==== Page excerpt ====
Empirical results

Tilman and Downing [15] suggest that primary productivity in more diverse plant communities is more resistant to, and recovers more fully from, a major drought.

• 207 plots of prairie grasslands differing in species richness from 1 to 26.

• Measured resistance as relative rate of community biomass change from 1986, the year before a drought, to 1988, the peak of the drought.

• Drought resistance is an increasing function of community diversity.

• Saturates at about 10-15 species.

• More diverse communities are more resistant⁷ than less diverse communities, but they don't have to be very diverse.

• Recent results on the relationship between bacterial species diversity and community respiration (a measure of total microbial activity) show that there are diminishing returns as the number of species in the bacterial community increases [1]. The strong diminishing returns associated with increases in species diversity are likely to be a general feature of relationships between ecosystem processes and species richness.

In a similar experiment Tilman et al. [14] found that plant cover is an increasing function of species richness and lower concentrations of inorganic soil nitrogen, presumably because of greater nitrogen uptake in more diverse communities.

Experiments on mycorrhizal diversity [16] suggest that plant species composition and community structure are more sensitive to the present or absence of particular mycorrhizal associates when the diversity of mycorrhizal fungi is low. Similarly, plant species diversity, nutrient capture, and productivity are increasing functions of mycorrhizal diversity.

But there are two possible explanations for patterns like these:

1. More diverse communities could increase the chances that at least one species within them is highly productive - a selection effect.

2. More diverse communities may be able to tap resources more effectively because the differ in strategies for resource acquisition - a complementarity effect.
====
=== Task ===
Continue the notes on species diversity and ecosystem processes, beginning immediately after their final sentence.
==== Data listing ====
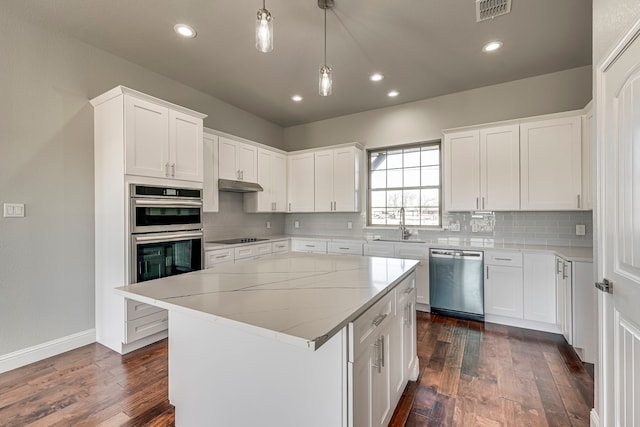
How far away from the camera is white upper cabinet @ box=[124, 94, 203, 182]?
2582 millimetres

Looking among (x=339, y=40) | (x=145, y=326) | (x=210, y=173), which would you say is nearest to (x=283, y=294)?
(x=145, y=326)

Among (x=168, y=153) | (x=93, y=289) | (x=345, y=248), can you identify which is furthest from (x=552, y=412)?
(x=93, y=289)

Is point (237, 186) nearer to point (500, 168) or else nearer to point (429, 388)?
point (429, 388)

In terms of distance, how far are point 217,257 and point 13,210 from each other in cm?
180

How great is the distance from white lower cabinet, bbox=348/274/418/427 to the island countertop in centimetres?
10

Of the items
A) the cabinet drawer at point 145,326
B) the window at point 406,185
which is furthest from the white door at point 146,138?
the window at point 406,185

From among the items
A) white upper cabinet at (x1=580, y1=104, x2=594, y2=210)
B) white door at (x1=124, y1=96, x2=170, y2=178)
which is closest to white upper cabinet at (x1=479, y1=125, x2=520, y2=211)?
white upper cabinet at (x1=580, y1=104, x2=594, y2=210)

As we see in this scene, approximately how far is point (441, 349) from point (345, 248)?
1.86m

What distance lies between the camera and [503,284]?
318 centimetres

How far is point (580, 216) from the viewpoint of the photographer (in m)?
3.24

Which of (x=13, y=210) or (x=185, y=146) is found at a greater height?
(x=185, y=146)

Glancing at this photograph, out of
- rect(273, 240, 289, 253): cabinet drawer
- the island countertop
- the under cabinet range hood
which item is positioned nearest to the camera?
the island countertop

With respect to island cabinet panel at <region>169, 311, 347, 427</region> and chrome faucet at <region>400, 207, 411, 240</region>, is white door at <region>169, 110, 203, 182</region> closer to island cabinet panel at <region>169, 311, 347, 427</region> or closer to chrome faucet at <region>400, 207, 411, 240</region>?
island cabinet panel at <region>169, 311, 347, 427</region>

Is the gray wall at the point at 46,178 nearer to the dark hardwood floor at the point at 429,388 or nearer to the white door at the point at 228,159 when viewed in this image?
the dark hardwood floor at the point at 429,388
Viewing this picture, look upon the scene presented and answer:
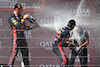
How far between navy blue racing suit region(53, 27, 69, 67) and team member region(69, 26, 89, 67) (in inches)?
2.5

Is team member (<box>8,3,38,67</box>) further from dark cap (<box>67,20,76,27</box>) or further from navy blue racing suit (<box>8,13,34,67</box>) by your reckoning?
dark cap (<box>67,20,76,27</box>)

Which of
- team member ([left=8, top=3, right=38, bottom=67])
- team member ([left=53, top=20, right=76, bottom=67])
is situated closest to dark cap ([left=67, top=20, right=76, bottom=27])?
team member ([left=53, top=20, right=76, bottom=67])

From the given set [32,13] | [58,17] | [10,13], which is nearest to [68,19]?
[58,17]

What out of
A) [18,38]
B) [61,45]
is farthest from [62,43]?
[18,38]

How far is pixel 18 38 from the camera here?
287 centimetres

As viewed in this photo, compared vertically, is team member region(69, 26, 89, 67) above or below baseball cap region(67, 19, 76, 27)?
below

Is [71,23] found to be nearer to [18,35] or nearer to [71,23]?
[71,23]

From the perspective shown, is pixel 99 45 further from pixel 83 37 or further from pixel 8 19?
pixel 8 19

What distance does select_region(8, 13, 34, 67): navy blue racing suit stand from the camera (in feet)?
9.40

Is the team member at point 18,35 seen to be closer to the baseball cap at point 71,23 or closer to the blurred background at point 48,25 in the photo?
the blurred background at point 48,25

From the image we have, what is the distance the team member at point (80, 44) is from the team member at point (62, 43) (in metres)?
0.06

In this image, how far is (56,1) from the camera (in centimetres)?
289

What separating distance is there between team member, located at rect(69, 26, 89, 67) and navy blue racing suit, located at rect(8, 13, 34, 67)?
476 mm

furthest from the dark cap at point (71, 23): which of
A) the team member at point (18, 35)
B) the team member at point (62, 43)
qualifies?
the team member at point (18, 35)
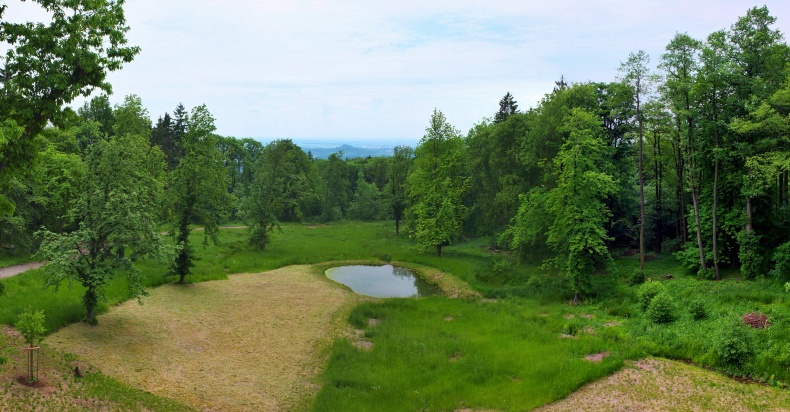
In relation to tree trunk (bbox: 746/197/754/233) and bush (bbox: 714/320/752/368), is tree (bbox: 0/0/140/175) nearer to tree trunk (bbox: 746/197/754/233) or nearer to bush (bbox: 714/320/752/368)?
====
=== Response below ===
Cardinale et al. [2] perform a meta-analysis of 111 field, greenhouse, and laboratory studies that manipulated species diversity to determine its effect on abundance and biomass. They found that

• Decreasing diversity is, on average, associated with descreased abundance, decreased biomass, or both.

• The standing biomass of the richest polyculture tends to be no different from that of the most productive monoculture.

``Collectively [their] analyses suggest that the average species loss does indeed affect the functioning of a wide variety of organisms and ecosystems, but the magnitude of these effects is ultimately determined by the identity of species that are going extinct'' [2, p. 989]. Using a somewhat different approach Grace et al. reach a similar conclusion: ``[T]he influence of small-scale diversity on productivity in natural systems is a weak force, both in absolute terms and relative to the effects of other controls on productivity'' [7, p. 680]

More recently Raymundo et al. [12] present evidence that when coral reefs are associated with diverse fish populations, the coral are less susceptible to disease. In looking more closely at their data they found that the abundance of chaetodontid butteflyfishes was positively associated with the extent of disease. Butterflyfishes were more abundant in less diverse communities because they are released from competition - a selection effect in the opposite direction from what we would normally think of.